Raj Kiran Mahtani (born 19 June 1949) is a former Indian actor who is recognised for his work in Bollywood. Born in a Sindhi family in Bombay, he made his debut opposite Sarika in B. R. Ishara's Kaagaz Ki Nao (1975) and achieved the crest of his career in the 1980s, having appeared in more than 100 films.

Throughout his career, he accepted leading as well as supporting roles. He was loved for his leading roles in films such as Kaagaz Ki Nao (1975), Shikshaa (1979), Maan Abhiman (1980) and Ek Naya Rishta (1988) as well as being appreciated for his supporting roles in films such as Karz (1980), Baseraa (1981), Arth (1982),  Raaj Tilak (1984), and Waaris (1988) to name a few. He was often typecasted as a romantic as well as kind-hearted hero.

He disappeared from the industry and was thought to be living as a recluse in the United States for many years. Rishi Kapoor was reportedly told by Gobind Mahtani, the brother of Raj Kiran that the actor was in Atlanta in an asylum where he was living due to a mental illness. In 2011, his daughter issued a public statement negating the reports of Raj Kiran being found in Atlanta. She and her family have been looking for him with the assistance of New York police and private detectives for years.

Career
Raj Kiran made his debut opposite Sarika in B. R. Ishara's Kaagaz Ki Nao (1975) and had the major flow in his career in the 1980s. In 1980, he hit the theatre with his successive eight releases – Karz, Bambai Ka Maharaja, Maan Abhiman, Manokamnaa, Nazrana Pyar Ka, Patita, Saajan Mere Main Saajan Ki and Yeh Kaisa Insaaf.

Throughout his career, he accepted leading as well as supporting roles. He was loved for his leading roles in films such as Kaagaz Ki Nao (1975), Shikshaa (1979), Maan Abhiman (1980) and Ek Naya Rishta (1988) as well as appreciated for his supporting roles in films such as Karz (1980), Baseraa (1981), Arth (1982) and Raaj Tilak (1984) to name a few.

------

**PROBLEMS**
1/ Retype the stretch of the Raj Kiran passage from "He disappeared from" through "detectives for years.", reproducing it verbatim.
2/ Extract every line of the rows that contains the string "dense", treating uppercase and lowercase as distinct.

**RECORD SET**
------

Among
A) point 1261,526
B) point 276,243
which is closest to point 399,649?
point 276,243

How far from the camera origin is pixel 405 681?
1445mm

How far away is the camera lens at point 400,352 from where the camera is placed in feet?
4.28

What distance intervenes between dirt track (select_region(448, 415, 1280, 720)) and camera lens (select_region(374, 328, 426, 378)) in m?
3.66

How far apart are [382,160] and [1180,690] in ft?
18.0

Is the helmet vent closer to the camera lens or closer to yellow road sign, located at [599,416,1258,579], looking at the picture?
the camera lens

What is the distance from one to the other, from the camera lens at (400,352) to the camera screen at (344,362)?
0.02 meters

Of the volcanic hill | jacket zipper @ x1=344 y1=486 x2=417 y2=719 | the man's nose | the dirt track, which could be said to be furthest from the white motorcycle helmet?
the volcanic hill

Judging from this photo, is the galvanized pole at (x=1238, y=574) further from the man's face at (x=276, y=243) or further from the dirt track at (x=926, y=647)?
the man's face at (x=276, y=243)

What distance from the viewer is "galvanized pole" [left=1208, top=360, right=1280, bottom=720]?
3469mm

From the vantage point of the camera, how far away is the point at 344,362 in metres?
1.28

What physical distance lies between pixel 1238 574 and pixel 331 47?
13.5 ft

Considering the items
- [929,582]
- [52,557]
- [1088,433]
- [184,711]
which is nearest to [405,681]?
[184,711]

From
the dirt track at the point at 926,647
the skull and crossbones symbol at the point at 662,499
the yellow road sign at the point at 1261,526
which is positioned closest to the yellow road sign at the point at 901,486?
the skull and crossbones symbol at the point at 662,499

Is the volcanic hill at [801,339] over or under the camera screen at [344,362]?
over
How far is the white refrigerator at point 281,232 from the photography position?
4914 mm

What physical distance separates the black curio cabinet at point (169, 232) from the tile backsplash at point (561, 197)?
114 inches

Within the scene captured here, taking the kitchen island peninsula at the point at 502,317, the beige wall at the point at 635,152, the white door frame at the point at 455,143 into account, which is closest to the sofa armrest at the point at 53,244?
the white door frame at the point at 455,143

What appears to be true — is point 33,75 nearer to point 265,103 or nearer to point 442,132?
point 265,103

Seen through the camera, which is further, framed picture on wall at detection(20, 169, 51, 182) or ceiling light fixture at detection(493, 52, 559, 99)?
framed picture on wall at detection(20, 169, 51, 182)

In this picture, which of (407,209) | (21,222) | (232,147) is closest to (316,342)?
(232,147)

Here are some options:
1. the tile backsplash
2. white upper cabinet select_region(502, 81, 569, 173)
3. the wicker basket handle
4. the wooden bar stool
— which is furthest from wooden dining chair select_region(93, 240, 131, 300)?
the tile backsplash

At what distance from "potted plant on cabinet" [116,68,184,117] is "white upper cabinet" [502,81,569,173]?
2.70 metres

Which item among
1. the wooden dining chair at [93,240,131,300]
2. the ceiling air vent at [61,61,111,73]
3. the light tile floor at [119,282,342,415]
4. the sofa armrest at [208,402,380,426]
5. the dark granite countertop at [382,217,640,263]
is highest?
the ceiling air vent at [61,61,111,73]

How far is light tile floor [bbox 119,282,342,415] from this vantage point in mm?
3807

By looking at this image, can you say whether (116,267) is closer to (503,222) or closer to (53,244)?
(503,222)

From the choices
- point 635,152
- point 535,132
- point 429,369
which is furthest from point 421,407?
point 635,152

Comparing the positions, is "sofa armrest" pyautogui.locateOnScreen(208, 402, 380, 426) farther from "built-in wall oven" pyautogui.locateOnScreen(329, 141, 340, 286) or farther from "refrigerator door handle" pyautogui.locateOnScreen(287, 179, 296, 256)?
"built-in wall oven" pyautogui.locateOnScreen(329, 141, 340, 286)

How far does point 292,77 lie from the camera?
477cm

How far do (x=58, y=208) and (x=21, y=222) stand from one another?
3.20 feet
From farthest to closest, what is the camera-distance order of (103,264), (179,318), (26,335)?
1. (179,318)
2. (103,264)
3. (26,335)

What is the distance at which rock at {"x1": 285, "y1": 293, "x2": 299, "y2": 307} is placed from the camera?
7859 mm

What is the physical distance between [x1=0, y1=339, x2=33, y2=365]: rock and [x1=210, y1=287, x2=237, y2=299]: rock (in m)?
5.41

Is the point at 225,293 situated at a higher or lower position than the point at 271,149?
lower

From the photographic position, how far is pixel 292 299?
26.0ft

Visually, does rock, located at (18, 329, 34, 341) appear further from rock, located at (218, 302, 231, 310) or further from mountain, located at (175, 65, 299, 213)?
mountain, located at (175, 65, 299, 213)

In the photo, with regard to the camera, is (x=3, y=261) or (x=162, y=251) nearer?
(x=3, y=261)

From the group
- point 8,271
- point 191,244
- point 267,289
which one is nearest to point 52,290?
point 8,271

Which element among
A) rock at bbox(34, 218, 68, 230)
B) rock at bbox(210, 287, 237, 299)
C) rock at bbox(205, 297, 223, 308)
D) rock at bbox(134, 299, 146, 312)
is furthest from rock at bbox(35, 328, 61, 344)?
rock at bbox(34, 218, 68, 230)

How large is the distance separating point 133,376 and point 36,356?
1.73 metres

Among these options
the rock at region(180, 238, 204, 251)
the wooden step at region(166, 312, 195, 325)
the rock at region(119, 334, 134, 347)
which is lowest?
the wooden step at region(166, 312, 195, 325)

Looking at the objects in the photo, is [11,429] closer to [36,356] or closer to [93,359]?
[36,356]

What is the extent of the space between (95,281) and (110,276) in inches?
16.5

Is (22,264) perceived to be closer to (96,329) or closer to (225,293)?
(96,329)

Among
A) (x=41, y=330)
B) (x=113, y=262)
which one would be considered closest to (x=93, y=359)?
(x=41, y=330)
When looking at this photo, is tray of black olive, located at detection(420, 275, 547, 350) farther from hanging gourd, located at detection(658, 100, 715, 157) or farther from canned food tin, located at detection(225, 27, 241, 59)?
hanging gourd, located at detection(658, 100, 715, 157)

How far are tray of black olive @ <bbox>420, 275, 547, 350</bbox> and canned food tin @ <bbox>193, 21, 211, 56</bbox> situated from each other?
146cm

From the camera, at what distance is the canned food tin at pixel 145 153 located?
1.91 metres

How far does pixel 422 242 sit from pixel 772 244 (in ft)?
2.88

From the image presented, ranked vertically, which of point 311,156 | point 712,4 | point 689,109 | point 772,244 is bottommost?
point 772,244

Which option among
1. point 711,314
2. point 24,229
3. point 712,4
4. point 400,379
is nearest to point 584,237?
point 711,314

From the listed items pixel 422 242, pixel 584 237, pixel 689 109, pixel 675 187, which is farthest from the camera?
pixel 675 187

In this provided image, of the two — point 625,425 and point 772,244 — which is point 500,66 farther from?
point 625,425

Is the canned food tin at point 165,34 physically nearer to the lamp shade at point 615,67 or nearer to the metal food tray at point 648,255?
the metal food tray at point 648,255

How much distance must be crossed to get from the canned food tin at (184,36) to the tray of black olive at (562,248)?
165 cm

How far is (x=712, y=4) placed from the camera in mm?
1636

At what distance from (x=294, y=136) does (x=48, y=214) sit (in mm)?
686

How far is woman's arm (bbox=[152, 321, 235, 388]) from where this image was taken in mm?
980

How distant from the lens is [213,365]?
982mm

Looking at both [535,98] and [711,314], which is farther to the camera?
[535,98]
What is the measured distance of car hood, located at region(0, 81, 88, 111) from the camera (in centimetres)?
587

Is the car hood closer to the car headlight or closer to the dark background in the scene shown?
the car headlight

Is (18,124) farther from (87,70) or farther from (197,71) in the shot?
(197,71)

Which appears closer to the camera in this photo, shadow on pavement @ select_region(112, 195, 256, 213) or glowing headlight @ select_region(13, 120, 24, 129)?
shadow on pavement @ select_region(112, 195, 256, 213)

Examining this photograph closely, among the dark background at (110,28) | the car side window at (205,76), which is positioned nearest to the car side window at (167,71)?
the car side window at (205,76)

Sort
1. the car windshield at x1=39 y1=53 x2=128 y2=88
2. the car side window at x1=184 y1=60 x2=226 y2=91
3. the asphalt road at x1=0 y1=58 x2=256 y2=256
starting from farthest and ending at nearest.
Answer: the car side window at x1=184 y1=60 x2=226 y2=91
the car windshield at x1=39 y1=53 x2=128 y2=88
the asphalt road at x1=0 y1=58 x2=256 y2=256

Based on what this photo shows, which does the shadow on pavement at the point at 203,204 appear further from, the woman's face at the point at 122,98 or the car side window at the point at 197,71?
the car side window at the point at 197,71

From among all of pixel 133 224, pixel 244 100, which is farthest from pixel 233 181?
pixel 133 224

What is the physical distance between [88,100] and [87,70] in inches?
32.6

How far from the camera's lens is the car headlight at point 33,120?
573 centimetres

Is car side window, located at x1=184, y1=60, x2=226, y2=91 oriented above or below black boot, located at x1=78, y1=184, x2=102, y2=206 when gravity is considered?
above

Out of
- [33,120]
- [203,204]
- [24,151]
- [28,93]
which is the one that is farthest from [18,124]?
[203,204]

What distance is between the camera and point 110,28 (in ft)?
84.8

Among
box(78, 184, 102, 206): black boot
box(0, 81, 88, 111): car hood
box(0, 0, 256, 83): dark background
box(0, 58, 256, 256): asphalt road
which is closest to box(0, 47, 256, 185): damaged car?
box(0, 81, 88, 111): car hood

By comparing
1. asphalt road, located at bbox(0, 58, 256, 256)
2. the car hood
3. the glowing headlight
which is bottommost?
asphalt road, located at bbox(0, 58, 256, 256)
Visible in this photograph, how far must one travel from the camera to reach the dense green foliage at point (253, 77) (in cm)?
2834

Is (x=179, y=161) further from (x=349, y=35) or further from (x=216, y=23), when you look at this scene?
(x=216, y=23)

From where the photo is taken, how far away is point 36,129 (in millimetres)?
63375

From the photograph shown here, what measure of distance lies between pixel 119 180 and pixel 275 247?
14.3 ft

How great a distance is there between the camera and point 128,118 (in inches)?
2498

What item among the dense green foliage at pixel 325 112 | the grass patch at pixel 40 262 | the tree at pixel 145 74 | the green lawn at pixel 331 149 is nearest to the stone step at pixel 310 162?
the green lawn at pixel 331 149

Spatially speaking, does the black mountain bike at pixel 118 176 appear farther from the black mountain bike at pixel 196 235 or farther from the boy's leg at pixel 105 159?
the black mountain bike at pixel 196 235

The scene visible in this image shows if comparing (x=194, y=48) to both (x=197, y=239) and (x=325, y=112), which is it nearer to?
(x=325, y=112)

------

**OUTPUTS BY TASK**
1/
He disappeared from the industry and was thought to be living as a recluse in the United States for many years. Rishi Kapoor was reportedly told by Gobind Mahtani, the brother of Raj Kiran that the actor was in Atlanta in an asylum where he was living due to a mental illness. In 2011, his daughter issued a public statement negating the reports of Raj Kiran being found in Atlanta. She and her family have been looking for him with the assistance of New York police and private detectives for years.

2/
Visible in this photograph, how far must one travel from the camera to reach the dense green foliage at point (253, 77) (in cm)?
What item among the dense green foliage at pixel 325 112 | the grass patch at pixel 40 262 | the tree at pixel 145 74 | the green lawn at pixel 331 149 is nearest to the stone step at pixel 310 162?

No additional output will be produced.